To examine the efficacy of Omalizumab
in patients with Atopic Dermatitis
Advisor：黃憲斌
Speaker：許寶寶
Date：2015.10.02
Atopic dermatitis is an inflammatory skin disorder which is increasing in
incidence, and is characterized by severe pruritus, a chronically relapsing course, a
distinctive distribution of eczematous skin lesions, and a personal or family history of
atopic diseases. The pathogenesis of AD has been attributed to a complex interaction
including environmental factors, host susceptibility genes, altered skin barrier
function and a deregulated immune system.
Many studies addressing the pathophysiology of AD have focused on
processes potentially involving the regulation of IgE, which is higher than normal in
80% of all patients. Factors that influence IgE production include cytokines (like
interleukins-4 and -13) and inflammatory cells that are present in the milieu.
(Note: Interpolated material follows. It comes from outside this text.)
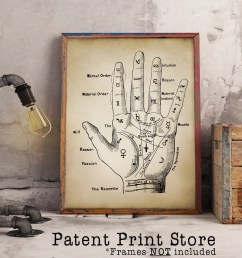 palm reading art print palmistry hand diagram wall art poster antique chiromancy drawing palmistry art print fortune telling art  [ 2400 x 1500 Pixel ]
When
antigen cross-links the specific IgE bound to the FceRI on mast cells and basophils,
these cells initiate and amplify the inflammatory response in both the airways and
atopic skin.
Omalizumab is a chimeric monoclonal antibody approved for treating atopic
patients with moderate to severe persistent allergic asthma with a serum IgE ranging
from 30 to 700 IU/mL.Omalizumab binds IgE at the same binding site as FceRI and
FceRII, thereby inhibiting mast cell or basophil activation. Some studies demonstrated
a significant benefit from anti-IgE in the treatment of atopic dermatitis by decreasing
serum IgE levels, and decreasing the using corticosteroid dose, and improvement in
quality of life. So we hope our patients with atopic dermatits get improvement in
cutaneous symptoms as well as laboratory results with using anti-IgE treatment.
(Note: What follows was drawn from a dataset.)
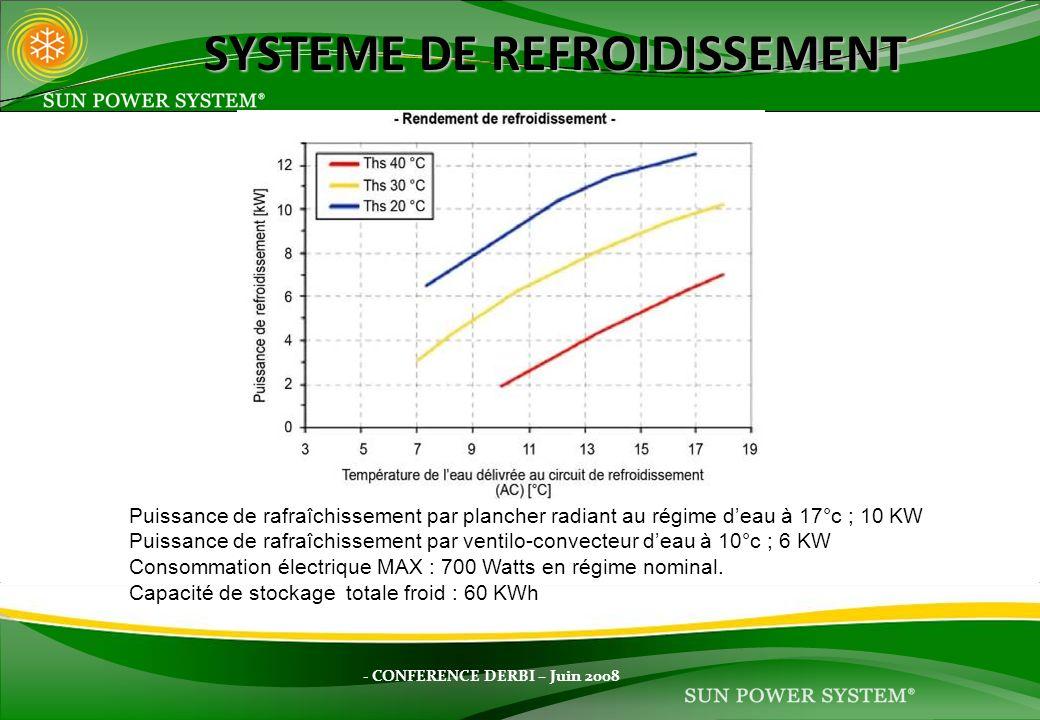 SYSTEME DE REFROIDISSEMENT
So we are going to examine the efficacy of omalizumab for the treatment of
atopic dermatitis. A prospective analysis will perform to assess the efficacy of
omalizumab in 10 patients with AD. Major inclusion criteria included patients with
ages 12-65 years, diagnosis of AD, and showed IgE-mediated hypersensitivity to
allergens. Major exclusion criteria included previous treatment with omalizumab,
previous adverse reaction to omalizumab, pregnancy, other skin disease; psoriasis.
Once enrolled, patients will be closely monitored at their routine visits. All
patients will be observed for 60 minutes after injection. Assessment of clinical
changes and any adverse effects will be conducted at every patient visit. These
assessments include a full physical examination,vital signs, and a detailed patient
history of adverse effects at each visit before their subsequent injection. An
Investigator Global Assessment (IGA), based on a modified Scoring Atopic
Dermatitis (SCORAD) index, will be used to calculate the severity of AD in each
patient. These scores will be calculated at months 0, 1, 2, 3, 4, 5 and 6 after starting
omalizumab.The SCORAD will be scored by the same investigator to prevent
interobservator variability. Six markers of intensity — erythema or darkening, edema
or papulation, oozing or crusting, excoriations, lichenification or prurigo, and dryness
of uninvolved skin—will be assessed to define the severity of AD lesions. Each
marker of intensity ranged from 0 to 3 points (0 none, 1 mild, 2 moderate, and 3
severe). A final modified IGA score ranged from 0 to 18 (1–6 mild AD, 7–12
moderate AD, 13–18 severe AD). Serum I-gE, total eosinophil count and cationic
protein will be checked at month 0,1,2,3,4,5,6.